SELECTED PASSAGE:

=== Section Start ===

While the timing of deceleration and acceleration of the consonantal articulators determine the timing of segment boundaries, the same cannot be claimed for vowels. As proposed by Öhman in 1966, consonantal articulation is of an instantaneous nature, layered on top of the vowels. This has been further developed into various models, including the C/D model by Fujimura (2000), and Articulatory Phonology (AP) by Browman and Goldstein (1989) following work by Fowler (1986, 1996). In short, the idea behind this notion of overlapping gestures is that the consonantal gestures are separate in shape and structure from the vowels. Vowels consist of slower movements than the consonants, which are fast ballistic movements, and as a result end up as shorter than the vowels. Moreover, a consonant-vowel-consonant syllable (CVC) follows the timeline of the jaw cycle: a consonant at syllable onset takes place during the jaw opening, while a consonant in coda position takes place when the jaw closes. It’s reasonable to assume very different types of movements of the active articulator in concordance with the jaw opening (syllable onset) as opposed to the jaw closing (syllable coda), as starting positions and distance to target position would vary, affecting the trajectory and speed of the articulator, which calls for different articulatory strategies in onset and coda. However, irrespective of the underlying articulatory strategies, the consonants in a CVC syllable occur on either side of the vowel, hence, the resulting acoustic vowel segment is limited by when either of its neighboring consonantal constrictions are made.
Indeed, EMA findings reveal that vowel segments are really the “leftover” distance between the acceleration peak of the consonantal articulator at syllable onset, and the deceleration peak of the consonantal articulator at syllable coda (Svensson Lundmark 2023). In fact, if we view the vocal tract configuration of the tongue for a specific vowel as vowel constriction locations (Stevens & House 1955; Wood 1979), analogous to place of articulation, we can measure deceleration and acceleration of the tongue body. In doing so we find that the tongue body speech postures of open vowels are much shorter, by 40-100 ms, than the acoustic vowel segment (Fig 3). In addition, as for Swedish, where tones may be used to contrast vowels, the effect of the falling and rising tones on vowel segment duration is well documented (e.g. Elert 1964). As vowel segments are results of the timing of the acceleration peaks of consonantal articulators, we can conclude that the laryngeal movements seem to affect the movements of the whole oral cavity, including the lips and tongue tip (Svensson Lundmark et al. 2021; Svensson Lundmark 2022).

=== Section End ===

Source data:
=== Section Start ===

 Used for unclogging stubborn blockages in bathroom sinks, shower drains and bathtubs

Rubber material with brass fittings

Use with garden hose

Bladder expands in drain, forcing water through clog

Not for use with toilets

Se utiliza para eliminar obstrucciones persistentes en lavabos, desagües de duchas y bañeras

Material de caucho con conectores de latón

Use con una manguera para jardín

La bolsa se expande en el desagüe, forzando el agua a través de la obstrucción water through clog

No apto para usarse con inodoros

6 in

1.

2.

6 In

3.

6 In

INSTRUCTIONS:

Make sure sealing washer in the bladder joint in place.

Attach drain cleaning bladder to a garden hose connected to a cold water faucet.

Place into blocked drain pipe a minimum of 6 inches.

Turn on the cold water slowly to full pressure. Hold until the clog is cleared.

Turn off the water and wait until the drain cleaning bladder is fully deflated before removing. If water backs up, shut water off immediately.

=== Section End ===

Judge each statement against the passage on vowel timing, answering yes or no and quoting the words of the passage that decide it: (a) consonants are made with slower movements than vowels; (b) a consonant at syllable onset takes place while the jaw opens; (c) the tongue body postures of open vowels last longer than the acoustic vowel segment.

RESPONSE TO THE EXERCISE:
(a) No: "Vowels consist of slower movements than the consonants, which are fast ballistic movements"
(b) Yes: "a consonant at syllable onset takes place during the jaw opening"
(c) No: "the tongue body speech postures of open vowels are much shorter, by 40-100 ms, than the acoustic vowel segment"